BM Genel Kurulu’nda Filistin’e daha fazla hak tanınması ve üyelik talebinin tekrar ele alınması için yapılan oylamada, 143 ülkenin evet oyuyla karara destek verildi. Kararda Filistin’in BM üyeliği için destek istenirken, Filistin’e bazı ayrıcalıklar tanınması ve oturma hakkı gibi haklar verilmesi talep edildi. Bu karar, ABD’nin geçtiğimiz ayki red oylamasının ardından Filistin’in üyelik talebinin tekrar ele alınmasını öngörüyor.
İsrail’in BM Daimi Temsilcisi Gilad Erdan, Filistin’in üyeliğini destekleyen ülkelere tepki göstererek skandal bir eyleme imza attı. Erdan, BM’nin kuruluş anlaşması metnini kağıt öğütücüye koyarak parçaladı ve bu davranışı sosyal medyada büyük yankı uyandırdı. Erdan, üyeliği destekleyen ülkeleri eleştirirken BM’nin kuruluş anlaşmasını kendi elleriyle parçaladıklarını belirtti.
Kararın kabul edilmesiyle Filistin’e bazı ek ve ayrıcalıklar tanınacak ve BM üyesi devletler arasında daha etkin bir rol oynama imkanı sağlanacak. Ayrıca ABD’nin geçtiğimiz ayki red oylaması sonrasında tekrar ele alınması istenen Filistin’in tam üyelik talebi de tekrar gündeme getirildi. Kararda Filistin’in BM Şartı’na uygun olarak üye devlet olarak kabul edilmesi gerektiği vurgulandı.
Bu karar, Filistin’in BM’deki statüsünü güçlendirmeyi amaçlamaktadır. Filistin’in BM üyeliği konusu uzun yıllardır gündemde olan bir konu olup, çeşitli uluslararası toplumlar ve kuruluşların desteğini almaktadır. Filistin’in BM üyeliği, bölgedeki barış sürecine olumlu katkılar sağlaması beklenen önemli bir adımdır.
Filistin’in BM üyeliği konusundaki bu karar, bölgedeki gerginlikleri artırabileceği gibi barış sürecine de olumlu etkiler yapabilir. İsrail’in Gilad Erdan’ın yaptığı skandal eylem ise uluslararası toplumda tepkiye neden olmuş ve İsrail-Filistin ilişkilerindeki gerilimi artırmıştır.

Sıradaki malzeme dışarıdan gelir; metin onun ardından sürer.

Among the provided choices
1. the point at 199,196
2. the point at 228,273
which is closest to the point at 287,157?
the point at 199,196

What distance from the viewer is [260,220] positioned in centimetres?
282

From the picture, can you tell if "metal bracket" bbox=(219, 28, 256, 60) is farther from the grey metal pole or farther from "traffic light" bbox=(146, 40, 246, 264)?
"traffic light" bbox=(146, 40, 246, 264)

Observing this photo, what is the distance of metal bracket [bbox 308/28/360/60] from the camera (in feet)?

Sonuç olarak, BM Genel Kurulu’nda kabul edilen Filistin kararı, bölgedeki barış sürecine yönelik önemli bir adım olarak değerlendirilmektedir. Filistin’in BM üyeliği konusundaki bu karar, bölgedeki dengeleri etkileyebilecek önemli bir gelişmedir ve uluslararası toplumun dikkatle takip edeceği bir süreci başlatmıştır.